Stored rows:
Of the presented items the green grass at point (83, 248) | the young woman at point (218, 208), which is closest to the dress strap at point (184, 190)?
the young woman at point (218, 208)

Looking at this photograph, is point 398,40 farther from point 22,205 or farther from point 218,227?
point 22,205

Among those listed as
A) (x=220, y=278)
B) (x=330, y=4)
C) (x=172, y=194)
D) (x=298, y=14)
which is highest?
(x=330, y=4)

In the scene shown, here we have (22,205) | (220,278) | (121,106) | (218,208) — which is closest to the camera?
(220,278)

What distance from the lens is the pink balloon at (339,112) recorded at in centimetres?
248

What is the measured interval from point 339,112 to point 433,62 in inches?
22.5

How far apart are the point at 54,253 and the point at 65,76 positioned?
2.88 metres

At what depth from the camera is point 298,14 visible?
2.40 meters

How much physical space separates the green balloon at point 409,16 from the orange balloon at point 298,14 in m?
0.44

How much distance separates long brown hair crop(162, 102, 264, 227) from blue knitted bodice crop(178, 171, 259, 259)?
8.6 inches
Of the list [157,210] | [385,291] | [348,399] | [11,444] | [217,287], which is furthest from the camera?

Brief: Reproduce only the lines running from the one with "In the scene" through the final line of the listing above, both ends included.

Correct output:
In the scene shown, here we have (22,205) | (220,278) | (121,106) | (218,208) — which is closest to the camera?
(220,278)

What distance from the lens is the pink balloon at (339,112) recorded at in centimetres?
248

What is the measured interval from point 339,112 to point 433,62 in inches?
22.5

How far apart are the point at 54,253 and the point at 65,76 positioned?
2.88 metres

At what depth from the camera is point 298,14 visible?
2.40 meters

How much physical space separates the green balloon at point 409,16 from the orange balloon at point 298,14 in m?
0.44

How much distance separates long brown hair crop(162, 102, 264, 227) from blue knitted bodice crop(178, 171, 259, 259)?
8.6 inches
Of the list [157,210] | [385,291] | [348,399] | [11,444] | [217,287], which is furthest from the camera?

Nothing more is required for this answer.